The second approach, and the one that I recommend, is for leaders to take an active (though not dominating) role in the creation of a team culture. Through your leadership and open discussions with team members, your team can identify the values, attitudes, and beliefs that you and your people want to act as the foundation of the team culture. You can also discuss what all of you feel is important in terms of the atmosphere you want to create, the expectations the team has about its behavior, and the way in which team members communicate. This collaborative approach to team culture will ensure that you are in a position to guide the discussion in the general direction that you want while still allowing members to feel a sense of ownership for the culture and, as a result, more likely to support and live by its dictates.

Subgroup Cultures

In addition to the over-all culture that leaders foster to best serve the goals of the entire team and the needs of all of its members, subgroups within the larger team, for example, the software team that’s a part of the overall IT team, can also create their own cultures. These subgroup cultures better reflect the individual personalities of their subleaders and members and the unique goals that they are pursuing for the betterment of the company. These subcultures also allow team members who may be unable to take a leadership role in the larger team as a whole to exert influence within their subgroup.

Questions to Ask

I encourage you to sit down with your team to discuss the kind of culture all of you want to have.

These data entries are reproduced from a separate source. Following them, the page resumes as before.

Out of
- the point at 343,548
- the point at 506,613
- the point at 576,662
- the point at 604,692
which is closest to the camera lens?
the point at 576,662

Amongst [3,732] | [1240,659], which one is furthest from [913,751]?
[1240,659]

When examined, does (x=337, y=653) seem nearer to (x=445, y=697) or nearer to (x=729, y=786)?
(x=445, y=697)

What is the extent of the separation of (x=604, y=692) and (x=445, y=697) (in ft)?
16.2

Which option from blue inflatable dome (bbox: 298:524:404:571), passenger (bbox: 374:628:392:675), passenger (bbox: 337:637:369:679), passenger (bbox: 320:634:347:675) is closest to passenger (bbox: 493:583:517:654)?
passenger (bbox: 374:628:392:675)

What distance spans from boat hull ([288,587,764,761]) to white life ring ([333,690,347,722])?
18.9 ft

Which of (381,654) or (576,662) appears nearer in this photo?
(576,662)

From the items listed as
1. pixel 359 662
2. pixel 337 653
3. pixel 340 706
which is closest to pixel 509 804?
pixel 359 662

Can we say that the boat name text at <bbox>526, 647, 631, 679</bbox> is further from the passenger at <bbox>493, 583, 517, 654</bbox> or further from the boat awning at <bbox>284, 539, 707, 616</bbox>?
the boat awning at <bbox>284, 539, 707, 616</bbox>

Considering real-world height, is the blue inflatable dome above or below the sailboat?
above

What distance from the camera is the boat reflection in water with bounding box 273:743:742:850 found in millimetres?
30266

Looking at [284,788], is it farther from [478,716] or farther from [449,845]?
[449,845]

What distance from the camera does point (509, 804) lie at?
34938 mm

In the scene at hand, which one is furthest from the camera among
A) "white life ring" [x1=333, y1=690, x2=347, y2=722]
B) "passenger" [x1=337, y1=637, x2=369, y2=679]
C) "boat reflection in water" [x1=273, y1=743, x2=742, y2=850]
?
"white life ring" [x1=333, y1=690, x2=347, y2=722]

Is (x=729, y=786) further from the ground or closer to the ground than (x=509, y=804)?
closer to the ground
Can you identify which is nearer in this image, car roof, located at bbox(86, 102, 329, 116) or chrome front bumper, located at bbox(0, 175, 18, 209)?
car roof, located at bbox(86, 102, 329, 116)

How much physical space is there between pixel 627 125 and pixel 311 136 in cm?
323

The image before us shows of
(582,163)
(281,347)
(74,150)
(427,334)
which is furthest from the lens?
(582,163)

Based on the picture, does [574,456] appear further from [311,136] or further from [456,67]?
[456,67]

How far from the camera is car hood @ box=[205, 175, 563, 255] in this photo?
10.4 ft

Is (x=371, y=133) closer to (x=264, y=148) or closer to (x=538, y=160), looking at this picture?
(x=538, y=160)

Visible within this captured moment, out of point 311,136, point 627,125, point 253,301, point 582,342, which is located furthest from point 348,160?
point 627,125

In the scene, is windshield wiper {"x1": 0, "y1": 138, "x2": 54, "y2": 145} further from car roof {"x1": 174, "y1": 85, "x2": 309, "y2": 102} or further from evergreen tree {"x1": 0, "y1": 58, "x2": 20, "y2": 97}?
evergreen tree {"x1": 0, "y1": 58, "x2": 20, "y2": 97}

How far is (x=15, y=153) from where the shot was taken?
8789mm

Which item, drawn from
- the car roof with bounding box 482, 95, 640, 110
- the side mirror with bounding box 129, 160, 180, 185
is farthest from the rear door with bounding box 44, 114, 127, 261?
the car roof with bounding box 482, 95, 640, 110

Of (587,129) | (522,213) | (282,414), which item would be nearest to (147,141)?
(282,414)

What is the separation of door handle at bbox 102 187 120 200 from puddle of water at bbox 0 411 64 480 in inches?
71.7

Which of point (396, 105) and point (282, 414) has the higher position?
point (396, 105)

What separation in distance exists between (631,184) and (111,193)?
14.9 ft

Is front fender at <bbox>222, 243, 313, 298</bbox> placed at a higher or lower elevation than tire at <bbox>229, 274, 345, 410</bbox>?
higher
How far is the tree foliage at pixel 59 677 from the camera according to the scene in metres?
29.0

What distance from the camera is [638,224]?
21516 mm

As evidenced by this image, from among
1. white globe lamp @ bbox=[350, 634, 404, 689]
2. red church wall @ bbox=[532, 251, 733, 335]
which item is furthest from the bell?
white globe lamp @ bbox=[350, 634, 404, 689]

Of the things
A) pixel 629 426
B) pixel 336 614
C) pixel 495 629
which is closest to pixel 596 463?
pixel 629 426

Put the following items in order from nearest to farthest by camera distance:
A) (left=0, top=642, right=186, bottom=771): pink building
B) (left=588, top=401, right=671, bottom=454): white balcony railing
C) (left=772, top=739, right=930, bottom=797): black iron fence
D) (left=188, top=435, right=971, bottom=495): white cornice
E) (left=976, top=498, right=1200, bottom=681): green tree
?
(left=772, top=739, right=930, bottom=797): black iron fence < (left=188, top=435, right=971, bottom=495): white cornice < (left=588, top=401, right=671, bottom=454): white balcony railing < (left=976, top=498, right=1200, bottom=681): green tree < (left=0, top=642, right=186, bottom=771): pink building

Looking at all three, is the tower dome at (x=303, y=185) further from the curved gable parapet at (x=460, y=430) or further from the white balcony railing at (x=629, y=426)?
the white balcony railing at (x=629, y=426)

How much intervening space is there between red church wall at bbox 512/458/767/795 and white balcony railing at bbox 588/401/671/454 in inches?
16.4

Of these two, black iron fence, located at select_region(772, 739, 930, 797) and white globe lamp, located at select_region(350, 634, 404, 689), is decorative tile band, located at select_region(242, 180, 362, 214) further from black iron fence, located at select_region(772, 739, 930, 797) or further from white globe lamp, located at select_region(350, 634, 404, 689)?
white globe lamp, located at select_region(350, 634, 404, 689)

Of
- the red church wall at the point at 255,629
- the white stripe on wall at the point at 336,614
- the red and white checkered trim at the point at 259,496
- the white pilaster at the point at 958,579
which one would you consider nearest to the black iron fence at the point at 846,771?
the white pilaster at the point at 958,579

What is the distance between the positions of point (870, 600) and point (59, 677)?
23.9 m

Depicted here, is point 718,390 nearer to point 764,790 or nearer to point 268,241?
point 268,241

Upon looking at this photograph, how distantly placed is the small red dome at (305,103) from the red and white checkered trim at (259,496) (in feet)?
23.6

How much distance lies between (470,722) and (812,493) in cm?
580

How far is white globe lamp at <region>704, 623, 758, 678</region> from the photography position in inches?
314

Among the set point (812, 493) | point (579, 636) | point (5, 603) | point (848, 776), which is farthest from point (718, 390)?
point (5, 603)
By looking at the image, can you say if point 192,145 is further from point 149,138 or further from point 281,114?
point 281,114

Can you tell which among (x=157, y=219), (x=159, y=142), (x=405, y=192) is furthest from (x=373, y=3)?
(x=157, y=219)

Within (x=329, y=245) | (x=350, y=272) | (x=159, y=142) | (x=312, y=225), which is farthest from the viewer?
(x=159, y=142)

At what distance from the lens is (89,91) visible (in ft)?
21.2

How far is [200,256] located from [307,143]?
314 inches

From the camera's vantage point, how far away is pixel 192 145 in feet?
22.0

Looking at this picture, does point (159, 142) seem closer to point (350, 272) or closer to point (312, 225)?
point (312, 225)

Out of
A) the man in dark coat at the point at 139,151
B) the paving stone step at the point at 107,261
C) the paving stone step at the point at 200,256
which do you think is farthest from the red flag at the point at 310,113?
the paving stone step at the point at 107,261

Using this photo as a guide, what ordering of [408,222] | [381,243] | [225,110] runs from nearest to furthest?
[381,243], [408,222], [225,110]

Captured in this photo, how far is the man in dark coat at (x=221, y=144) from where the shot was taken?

You should ask the following questions (and any others that you think relevant:

  1. What values do we want to act as the foundation for our team culture?
  2. What attitudes and beliefs about business and our team do we want to hold?
  3. What are the goals that the team wants to pursue?
  4. How do team members want to treat each other?
  5. What kind of atmosphere do we want on our team?
  6. How can we express this culture in our everyday actions and interactions?



One Response to Business: Build a Positive and High-performing Corporate Culture

  1. Well done, Dr. Taylor! Formulation of an organizational culture, as you’ve noted, should be collaborative and should focus on employee engagement and development which strives to enhance individual, sectional, and organizational performance over the long-term, with salutary socio-economic effects for the entity and the entire community.